Under the Florida worker’s compensation law, an injured employee is entitled to temporary indemnity or money benefits if they are taken off work by the work comp doctor (as a result of the work related condition) and they are unable to work and earn at least 80% of what they were earning before the accident. The entitlement to these benefits continue until you return to work, or the doctor puts you at maximum medical improvement (MMI-means you are as good as your going to get}. When the employee reaches MMI, they either get permanent total disability benefits (PTD) (which is extremely hard to get) or impairment benefits (IB’s) (which are usually a few thousand dollars).

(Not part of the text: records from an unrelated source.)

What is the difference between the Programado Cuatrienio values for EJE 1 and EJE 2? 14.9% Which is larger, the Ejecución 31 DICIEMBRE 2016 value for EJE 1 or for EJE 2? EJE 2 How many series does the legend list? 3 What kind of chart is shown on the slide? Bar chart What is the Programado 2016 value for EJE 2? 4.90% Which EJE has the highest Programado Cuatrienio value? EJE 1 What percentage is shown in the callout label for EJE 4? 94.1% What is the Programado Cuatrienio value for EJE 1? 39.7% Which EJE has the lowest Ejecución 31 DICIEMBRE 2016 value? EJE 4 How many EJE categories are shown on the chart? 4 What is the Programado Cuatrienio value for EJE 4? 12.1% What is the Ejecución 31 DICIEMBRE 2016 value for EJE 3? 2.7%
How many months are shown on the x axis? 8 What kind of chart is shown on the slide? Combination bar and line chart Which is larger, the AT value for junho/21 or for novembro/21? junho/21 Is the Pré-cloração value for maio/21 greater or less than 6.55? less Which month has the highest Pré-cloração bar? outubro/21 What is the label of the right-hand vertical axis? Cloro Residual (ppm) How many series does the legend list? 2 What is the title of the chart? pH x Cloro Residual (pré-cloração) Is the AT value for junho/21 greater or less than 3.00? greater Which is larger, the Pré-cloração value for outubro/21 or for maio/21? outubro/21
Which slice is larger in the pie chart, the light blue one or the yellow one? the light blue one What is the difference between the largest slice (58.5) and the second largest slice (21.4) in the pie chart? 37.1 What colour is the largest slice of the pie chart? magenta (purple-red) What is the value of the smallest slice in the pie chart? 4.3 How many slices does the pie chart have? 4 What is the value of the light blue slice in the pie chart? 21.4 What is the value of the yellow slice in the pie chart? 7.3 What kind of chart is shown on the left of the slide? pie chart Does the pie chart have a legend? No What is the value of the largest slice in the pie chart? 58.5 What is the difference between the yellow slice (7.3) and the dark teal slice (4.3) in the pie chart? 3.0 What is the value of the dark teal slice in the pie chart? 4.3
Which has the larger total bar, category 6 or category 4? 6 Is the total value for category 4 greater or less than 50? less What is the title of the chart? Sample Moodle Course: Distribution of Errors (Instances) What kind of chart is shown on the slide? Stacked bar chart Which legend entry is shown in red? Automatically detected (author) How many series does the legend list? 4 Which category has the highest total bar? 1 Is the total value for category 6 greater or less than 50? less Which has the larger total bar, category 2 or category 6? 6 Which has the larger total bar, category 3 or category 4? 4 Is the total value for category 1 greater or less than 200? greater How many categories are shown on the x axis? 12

It is a rare situation where the insurance company will agree that an employee is permanently and totally disabled and instead, they usually force the employee to prove that they are entitled to same. By vigorously fighting these claims, the insurance company will try to force the employee to settle by “starving them out” and forcing them to live on the small amount of impairment benefits. Since it takes 9-12 months to get a hearing on a worker’s compensation PTD case, and upwards to 18-20 months to get through the Social Security “red tape” and get a hearing with the Administrative Law Judge, it is not necessarily in the employee’s best interest to wait to file for SSD benefits until after they reach MMI.
At the Law Office of J.J. Talbott, we evaluate each case early in the litigation to determine what benefits the employee is entitled and we encourage our client’s to file for SSD benefits early. We feel that applying for SSD benefits early helps to limit any “gap” that may occur between the time that worker’s compensation benefits stop and SSD benefits start, and it also helps the employee’s ability to fight for the PTD benefits they deserve. However, if for some reason you get better and can return to work, you can easily dismiss you SSD claim and there will be no cost to you (as these claims are handled on a contingency fee basis).